++++ RECORDED INFORMATION ++++
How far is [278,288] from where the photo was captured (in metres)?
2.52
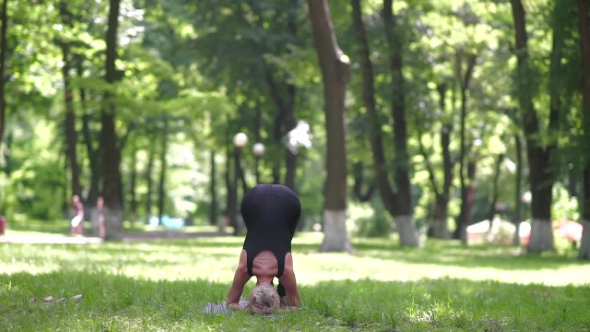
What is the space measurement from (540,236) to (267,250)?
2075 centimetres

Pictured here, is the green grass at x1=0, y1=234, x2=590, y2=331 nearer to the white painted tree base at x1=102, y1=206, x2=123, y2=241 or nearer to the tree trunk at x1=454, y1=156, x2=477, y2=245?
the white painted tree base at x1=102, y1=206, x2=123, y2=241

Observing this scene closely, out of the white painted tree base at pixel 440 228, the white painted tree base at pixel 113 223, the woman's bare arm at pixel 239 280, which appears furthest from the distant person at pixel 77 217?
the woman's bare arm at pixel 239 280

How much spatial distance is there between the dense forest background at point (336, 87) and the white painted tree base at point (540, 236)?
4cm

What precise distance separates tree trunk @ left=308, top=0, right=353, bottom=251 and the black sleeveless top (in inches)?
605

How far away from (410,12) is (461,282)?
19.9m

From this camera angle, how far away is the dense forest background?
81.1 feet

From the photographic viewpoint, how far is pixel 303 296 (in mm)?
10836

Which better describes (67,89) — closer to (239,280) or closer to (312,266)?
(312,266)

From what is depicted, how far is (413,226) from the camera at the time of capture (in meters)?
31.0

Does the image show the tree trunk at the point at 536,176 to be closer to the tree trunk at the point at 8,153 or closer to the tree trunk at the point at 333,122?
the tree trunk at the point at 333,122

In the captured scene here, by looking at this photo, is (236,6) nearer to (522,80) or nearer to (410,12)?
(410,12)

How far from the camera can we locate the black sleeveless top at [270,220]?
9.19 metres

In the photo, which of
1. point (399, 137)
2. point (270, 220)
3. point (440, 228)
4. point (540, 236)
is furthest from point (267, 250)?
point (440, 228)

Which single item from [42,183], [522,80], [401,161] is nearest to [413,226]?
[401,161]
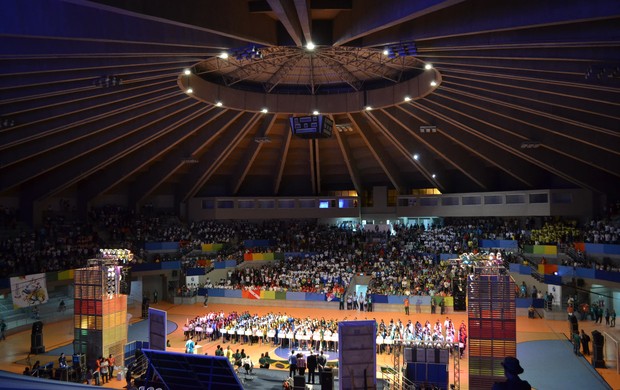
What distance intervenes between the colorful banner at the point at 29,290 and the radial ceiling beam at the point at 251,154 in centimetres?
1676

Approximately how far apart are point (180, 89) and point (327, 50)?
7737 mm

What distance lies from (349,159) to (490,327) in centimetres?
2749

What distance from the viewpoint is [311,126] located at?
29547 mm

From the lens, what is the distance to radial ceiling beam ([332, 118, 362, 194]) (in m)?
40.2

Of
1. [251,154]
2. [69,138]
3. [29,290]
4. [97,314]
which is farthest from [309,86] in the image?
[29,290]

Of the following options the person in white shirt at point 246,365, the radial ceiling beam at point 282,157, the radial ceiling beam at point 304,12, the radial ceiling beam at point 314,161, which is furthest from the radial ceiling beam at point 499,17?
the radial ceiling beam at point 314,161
++++
++++ RECORDED INFORMATION ++++
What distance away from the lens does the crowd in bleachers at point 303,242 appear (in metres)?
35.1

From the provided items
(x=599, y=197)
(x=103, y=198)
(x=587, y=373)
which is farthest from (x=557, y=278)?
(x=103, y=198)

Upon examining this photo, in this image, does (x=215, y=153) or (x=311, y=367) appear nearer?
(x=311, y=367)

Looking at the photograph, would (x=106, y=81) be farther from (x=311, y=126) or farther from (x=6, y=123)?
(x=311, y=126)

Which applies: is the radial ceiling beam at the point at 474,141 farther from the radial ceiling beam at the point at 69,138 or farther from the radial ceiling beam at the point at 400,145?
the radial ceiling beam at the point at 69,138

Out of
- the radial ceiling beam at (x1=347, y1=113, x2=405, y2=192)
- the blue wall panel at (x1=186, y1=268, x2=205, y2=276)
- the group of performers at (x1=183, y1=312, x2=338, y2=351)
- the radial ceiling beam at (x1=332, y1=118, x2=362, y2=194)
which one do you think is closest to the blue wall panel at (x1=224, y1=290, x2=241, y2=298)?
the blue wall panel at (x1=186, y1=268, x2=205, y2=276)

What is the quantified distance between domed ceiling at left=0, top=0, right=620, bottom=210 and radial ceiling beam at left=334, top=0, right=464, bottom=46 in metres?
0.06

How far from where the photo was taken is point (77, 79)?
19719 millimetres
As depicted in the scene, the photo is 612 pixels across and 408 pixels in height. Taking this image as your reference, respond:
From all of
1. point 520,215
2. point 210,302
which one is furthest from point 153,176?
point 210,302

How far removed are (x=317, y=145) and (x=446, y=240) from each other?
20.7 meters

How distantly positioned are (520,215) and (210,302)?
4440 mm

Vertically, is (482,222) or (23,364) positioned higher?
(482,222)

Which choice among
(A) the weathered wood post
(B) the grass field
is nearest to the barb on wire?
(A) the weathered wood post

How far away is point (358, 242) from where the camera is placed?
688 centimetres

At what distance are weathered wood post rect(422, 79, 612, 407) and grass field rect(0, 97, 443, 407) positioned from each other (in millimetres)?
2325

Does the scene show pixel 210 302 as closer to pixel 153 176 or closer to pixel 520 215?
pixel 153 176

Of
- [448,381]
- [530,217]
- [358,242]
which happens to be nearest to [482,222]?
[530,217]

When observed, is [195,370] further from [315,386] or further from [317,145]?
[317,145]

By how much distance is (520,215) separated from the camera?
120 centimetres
++++
▶ OBJECTIVE
Please state how many lines of the records above contain the string "background", matching case exactly, and give only the number.

▶ SOLUTION
2